> **Work order 1**
Translate this sentence from the GraphQL passage into Spanish: "If SQL is more powerful than GraphQL, GraphQL is more uniform and is easier to work with than SQL."
> **Work order 2**
Write the next part of the passage on compiling GraphQL to SQL, starting after its final sentence.

> **Given text**
::::
Remember that the goal was never to write Java or Kotlin code, juggle frameworks, endure relentless context switching, or generate boilerplate. The goal was:

Build a full-featured GraphQL server with Java or Kotlin in record time.

Getting back to basics, it is possible to answer the third question above: Is there a better way? There is.

GraphQL

What is GraphQL? One way to answer that is by listing its features. Some of those features are:

  • GraphQL is a flexible, general-purpose query language over types
  • Types have fields
  • Fields can relate to other Types

If that sounds familiar, it should because other ways of organizing data have these same features. SQL is one of them. It is not the only one, but it is a very common one. On the other hand, GraphQL has several secondary, related features:

  • GraphQL has very simple semantics
  • GraphQL has a highly regular machine-readable input format
  • GraphQL has a highly regular machine-readable output format

If SQL is more powerful than GraphQL, GraphQL is more uniform and is easier to work with than SQL. They seem like a match made in heaven and this raises some obvious questions:

  • Can GraphQL be compiled to SQL (and other query languages)?
  • Should GraphQL be compiled to SQL?
  • What would be the trade-offs involved?

GraphQL to SQL: Compilers over Resolvers

The answer to the first question is a categorical "yes." Hasura does it. PostGraphile does it. Prisma does it. Supabase does it. PostgREST even does something similar, albeit not for GraphQL.
::::
Stored data:
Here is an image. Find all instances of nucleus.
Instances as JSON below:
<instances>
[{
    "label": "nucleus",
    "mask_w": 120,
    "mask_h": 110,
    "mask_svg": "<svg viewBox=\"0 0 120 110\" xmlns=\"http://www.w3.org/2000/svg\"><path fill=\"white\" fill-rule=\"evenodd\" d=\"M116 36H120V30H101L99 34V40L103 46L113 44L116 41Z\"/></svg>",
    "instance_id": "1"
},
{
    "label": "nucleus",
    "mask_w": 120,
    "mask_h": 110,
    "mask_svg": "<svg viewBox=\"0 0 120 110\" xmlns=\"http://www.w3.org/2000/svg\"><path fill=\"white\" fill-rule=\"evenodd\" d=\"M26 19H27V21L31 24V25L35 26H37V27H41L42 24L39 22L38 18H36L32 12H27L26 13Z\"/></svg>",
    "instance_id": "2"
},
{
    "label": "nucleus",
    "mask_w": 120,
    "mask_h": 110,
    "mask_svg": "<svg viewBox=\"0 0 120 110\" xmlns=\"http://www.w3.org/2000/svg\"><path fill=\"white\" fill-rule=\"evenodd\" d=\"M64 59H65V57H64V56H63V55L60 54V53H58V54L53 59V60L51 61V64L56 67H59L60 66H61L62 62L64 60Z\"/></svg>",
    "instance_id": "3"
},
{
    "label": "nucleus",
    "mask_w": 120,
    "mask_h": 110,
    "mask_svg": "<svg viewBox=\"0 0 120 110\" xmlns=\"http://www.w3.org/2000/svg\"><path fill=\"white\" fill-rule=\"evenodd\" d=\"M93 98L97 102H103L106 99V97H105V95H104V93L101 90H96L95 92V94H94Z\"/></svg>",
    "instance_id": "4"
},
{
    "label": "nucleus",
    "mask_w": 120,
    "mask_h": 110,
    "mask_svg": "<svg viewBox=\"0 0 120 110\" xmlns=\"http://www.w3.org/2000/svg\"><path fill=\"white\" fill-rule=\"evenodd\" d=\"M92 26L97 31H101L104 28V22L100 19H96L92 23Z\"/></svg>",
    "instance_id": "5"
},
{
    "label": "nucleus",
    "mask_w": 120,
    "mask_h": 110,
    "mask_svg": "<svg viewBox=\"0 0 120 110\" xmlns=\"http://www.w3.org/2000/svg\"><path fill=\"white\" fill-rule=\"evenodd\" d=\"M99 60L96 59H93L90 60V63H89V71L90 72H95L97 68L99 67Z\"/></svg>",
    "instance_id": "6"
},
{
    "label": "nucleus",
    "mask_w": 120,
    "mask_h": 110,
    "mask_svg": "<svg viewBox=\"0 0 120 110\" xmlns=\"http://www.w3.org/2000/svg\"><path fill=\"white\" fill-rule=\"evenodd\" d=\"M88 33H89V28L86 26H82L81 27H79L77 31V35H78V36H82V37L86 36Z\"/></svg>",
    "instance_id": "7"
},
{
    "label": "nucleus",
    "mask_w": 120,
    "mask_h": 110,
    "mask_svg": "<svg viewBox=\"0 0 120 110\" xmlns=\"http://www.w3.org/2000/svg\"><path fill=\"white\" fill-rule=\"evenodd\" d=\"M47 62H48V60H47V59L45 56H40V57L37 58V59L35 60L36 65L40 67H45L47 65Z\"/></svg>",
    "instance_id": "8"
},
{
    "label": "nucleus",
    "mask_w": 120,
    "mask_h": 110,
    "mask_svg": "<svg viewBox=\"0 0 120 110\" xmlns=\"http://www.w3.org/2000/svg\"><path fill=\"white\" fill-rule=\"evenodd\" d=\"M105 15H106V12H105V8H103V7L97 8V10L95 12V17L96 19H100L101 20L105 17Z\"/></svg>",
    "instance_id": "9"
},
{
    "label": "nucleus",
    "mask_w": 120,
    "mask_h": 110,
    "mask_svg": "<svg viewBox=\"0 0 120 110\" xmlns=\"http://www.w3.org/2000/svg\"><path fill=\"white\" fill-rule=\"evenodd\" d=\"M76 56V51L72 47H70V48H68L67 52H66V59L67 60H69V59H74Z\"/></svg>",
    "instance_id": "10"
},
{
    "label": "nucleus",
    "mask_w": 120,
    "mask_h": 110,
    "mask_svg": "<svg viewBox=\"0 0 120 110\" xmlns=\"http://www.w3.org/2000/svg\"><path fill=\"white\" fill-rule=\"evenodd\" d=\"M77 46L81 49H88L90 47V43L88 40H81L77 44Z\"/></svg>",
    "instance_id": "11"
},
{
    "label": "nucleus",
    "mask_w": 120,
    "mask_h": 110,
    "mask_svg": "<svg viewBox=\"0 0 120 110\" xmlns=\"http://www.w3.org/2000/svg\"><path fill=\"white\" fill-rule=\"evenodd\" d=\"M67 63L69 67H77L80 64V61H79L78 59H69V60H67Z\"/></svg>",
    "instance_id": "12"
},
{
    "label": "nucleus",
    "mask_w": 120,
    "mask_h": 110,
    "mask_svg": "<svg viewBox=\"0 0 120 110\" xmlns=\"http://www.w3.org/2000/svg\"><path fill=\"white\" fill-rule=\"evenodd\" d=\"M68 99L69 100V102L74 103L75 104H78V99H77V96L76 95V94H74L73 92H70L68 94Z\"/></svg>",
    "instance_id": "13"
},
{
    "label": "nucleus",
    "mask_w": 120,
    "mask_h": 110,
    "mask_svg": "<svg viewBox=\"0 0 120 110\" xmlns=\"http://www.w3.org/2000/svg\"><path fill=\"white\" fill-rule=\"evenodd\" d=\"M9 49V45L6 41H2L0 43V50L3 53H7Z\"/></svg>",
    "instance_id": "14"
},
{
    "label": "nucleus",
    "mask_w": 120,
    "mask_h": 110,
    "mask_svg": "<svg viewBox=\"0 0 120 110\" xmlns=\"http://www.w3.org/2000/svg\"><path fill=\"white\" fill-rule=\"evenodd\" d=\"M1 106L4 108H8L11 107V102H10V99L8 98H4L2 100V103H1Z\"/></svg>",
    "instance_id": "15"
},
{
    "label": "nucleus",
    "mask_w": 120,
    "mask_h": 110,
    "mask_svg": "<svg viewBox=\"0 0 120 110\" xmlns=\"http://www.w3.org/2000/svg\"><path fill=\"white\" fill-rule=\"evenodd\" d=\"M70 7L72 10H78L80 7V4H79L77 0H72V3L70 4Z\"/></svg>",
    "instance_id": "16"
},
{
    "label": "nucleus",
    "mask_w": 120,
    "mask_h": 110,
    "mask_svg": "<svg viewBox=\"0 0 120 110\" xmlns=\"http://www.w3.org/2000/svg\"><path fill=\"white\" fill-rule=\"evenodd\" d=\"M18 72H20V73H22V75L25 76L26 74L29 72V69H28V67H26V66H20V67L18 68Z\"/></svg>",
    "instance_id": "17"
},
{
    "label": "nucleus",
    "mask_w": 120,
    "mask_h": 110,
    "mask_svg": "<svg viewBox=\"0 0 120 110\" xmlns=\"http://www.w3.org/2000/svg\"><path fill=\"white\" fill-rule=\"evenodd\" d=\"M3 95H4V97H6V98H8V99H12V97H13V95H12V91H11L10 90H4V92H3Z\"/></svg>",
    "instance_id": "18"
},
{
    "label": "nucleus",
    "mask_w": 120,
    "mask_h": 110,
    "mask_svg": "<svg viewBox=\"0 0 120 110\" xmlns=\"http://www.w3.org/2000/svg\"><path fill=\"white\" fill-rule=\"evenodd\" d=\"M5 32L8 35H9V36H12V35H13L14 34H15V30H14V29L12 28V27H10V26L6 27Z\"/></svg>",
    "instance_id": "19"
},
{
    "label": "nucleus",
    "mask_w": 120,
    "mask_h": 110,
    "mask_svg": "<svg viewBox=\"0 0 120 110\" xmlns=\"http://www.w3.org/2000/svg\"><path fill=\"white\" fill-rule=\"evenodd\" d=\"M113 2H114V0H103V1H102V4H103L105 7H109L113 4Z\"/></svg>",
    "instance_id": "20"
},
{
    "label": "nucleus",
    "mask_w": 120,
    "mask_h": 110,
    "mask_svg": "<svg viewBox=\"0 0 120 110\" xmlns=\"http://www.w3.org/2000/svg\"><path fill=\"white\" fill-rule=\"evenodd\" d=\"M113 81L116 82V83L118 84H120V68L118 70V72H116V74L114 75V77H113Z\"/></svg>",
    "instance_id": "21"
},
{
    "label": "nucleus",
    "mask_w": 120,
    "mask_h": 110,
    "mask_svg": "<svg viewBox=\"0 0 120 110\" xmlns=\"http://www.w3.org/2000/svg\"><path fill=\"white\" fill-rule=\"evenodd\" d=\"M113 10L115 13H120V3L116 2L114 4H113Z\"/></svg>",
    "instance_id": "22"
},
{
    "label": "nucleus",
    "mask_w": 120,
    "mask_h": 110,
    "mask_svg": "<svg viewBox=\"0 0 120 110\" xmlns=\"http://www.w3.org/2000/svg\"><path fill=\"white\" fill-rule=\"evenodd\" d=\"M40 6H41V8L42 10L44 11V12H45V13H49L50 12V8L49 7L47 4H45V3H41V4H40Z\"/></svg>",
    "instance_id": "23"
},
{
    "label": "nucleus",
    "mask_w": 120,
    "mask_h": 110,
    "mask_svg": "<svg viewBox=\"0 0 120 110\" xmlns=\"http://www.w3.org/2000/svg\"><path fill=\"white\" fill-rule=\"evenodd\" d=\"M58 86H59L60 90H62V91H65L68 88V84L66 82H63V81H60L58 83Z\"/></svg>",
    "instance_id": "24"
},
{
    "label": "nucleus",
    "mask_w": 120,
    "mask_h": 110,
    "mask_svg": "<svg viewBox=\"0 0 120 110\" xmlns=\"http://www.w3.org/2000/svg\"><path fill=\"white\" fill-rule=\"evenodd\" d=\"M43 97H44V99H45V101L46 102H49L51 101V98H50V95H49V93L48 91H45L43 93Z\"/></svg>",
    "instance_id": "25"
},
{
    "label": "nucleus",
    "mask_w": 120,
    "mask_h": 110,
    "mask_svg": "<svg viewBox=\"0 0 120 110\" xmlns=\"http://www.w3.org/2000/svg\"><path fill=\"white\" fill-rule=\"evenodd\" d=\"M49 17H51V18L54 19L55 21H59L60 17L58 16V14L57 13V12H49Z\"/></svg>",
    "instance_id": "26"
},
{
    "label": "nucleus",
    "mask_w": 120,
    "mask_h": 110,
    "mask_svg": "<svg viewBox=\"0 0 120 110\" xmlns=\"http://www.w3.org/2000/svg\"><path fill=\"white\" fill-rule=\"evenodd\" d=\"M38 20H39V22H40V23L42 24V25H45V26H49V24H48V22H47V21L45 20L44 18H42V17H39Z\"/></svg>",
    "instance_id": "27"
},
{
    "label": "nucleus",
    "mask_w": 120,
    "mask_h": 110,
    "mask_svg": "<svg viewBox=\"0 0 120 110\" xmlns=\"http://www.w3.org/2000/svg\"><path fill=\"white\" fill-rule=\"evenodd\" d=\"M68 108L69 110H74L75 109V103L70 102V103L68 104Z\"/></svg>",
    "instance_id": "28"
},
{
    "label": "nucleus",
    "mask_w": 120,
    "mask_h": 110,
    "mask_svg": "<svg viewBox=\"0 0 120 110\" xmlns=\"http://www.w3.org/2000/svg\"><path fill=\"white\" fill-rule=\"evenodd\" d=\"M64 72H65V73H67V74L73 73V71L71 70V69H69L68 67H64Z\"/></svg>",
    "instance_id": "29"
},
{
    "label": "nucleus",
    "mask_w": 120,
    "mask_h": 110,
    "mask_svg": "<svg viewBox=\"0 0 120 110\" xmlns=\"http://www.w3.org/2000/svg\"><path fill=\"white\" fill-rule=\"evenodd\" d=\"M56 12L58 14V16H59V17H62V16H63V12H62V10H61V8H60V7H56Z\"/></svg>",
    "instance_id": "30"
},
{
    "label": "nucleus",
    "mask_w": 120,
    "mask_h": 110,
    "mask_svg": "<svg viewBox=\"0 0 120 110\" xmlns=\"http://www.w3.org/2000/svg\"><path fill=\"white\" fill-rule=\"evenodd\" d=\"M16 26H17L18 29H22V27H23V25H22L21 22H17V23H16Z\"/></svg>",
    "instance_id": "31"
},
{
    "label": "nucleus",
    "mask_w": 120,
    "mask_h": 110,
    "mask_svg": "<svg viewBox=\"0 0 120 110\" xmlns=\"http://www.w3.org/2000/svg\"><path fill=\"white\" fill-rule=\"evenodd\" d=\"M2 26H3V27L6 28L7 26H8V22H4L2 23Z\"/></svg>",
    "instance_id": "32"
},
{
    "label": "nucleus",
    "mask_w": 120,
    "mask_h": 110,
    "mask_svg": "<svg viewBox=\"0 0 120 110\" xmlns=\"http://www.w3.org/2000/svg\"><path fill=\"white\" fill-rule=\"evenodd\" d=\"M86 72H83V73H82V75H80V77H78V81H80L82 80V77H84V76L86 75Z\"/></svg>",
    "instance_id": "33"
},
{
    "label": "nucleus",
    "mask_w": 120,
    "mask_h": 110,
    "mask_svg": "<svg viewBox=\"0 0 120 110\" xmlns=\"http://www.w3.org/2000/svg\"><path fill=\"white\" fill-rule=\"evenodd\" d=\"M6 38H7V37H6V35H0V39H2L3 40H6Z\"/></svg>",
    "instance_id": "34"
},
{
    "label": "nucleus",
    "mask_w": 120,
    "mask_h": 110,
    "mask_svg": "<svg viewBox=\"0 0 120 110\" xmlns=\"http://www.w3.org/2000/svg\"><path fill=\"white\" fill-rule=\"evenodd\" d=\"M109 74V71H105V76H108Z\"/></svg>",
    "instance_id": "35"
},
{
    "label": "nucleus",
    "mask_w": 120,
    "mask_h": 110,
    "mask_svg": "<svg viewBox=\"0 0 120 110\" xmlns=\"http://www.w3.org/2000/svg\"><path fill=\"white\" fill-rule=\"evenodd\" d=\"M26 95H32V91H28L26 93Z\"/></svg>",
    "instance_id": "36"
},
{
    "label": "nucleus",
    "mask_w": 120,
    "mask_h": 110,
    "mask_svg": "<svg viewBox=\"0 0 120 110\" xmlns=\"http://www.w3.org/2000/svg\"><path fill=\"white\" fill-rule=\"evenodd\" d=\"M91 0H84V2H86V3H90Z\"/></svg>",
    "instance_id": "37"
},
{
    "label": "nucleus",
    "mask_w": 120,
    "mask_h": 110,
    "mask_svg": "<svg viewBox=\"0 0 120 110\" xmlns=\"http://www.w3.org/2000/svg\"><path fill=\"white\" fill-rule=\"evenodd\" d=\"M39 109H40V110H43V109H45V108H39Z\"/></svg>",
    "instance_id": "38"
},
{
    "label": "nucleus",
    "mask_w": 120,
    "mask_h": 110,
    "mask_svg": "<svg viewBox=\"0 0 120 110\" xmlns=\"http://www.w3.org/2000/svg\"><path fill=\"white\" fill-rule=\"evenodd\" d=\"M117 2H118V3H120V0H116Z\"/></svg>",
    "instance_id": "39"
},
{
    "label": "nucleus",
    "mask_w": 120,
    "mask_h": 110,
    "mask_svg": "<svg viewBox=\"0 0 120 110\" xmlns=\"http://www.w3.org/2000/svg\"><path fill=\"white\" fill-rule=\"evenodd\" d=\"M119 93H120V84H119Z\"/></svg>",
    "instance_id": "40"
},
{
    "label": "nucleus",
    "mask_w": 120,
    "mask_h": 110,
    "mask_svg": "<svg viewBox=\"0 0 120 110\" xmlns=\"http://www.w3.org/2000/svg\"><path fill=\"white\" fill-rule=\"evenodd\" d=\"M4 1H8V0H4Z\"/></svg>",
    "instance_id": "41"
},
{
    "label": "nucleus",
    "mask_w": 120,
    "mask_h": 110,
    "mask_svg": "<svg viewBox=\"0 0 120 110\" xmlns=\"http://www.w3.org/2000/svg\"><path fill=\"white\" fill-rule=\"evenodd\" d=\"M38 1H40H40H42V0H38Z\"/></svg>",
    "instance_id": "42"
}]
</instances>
::::
> **Task result 1**
Si SQL es más potente que GraphQL, GraphQL es más uniforme y resulta más fácil trabajar con él que con SQL.

> **Task result 2**
The answer to the second question surely must depend on the answers to the third question.

So what are the trade-offs of adopting a compiler approach over a resolver approach? First, what are some of the benefits?

Benefit

Comment

Fast

Truly delivers in "record time."

Uniform

Solve the data-fetching problem once and for all.

Features

Build functional and non-functional concerns around that core.

Efficiency

Avoid the N+1 problem naturally.

Leverage

Exploit all of the power of the underlying database.

Operate

Easily deploy, monitor, and maintain the application.

Second, what are some of the drawbacks, but also how can they be mitigated?

Drawback

Comment

Mitigation Strategy

Coupling

API tied to data model.

Database views and other forms of indirection.

Business logic

Code is a natural place to implement business logic.

Database views, functions, and other escape hatches.

Heterodoxy

Difficulty of defying conventional wisdom.

Truly "build a full-featured GraphQL server" in record time.

Conclusion

The current conventional wisdom in the GraphQL community is to adopt a schema-first resolver-oriented approach, hand-writing data fetchers over in-memory data models in code, typically with Java, Kotlin, Python, Ruby, or JavaScript. Stacked against this wisdom is the experience of lengthy development cycles, shallow APIs, superficial implementations, tight coupling to the data model, brittleness and unreliability, and operational inefficiency. This is arguably a very naive approach.

As the current conventional wisdom relaxes to allow for a more diverse set of strategies for building full-featured GraphQL servers, a more sophisticated data-first compiler-oriented approach will be adopted. It has to be. The volume, velocity, and variety of data are only growing. It is not uncommon for enterprises to have hundreds of data sources and thousands of tables. Manually curating GraphQL schema, which nominally are independent of those elements but are practically mirrors of them, and then manually repeating that work in multiple layers of the architecture – manually writing code to marshal data between representations, while neglecting non-functional concerns like security and observability – is simply a non-starter in that setting.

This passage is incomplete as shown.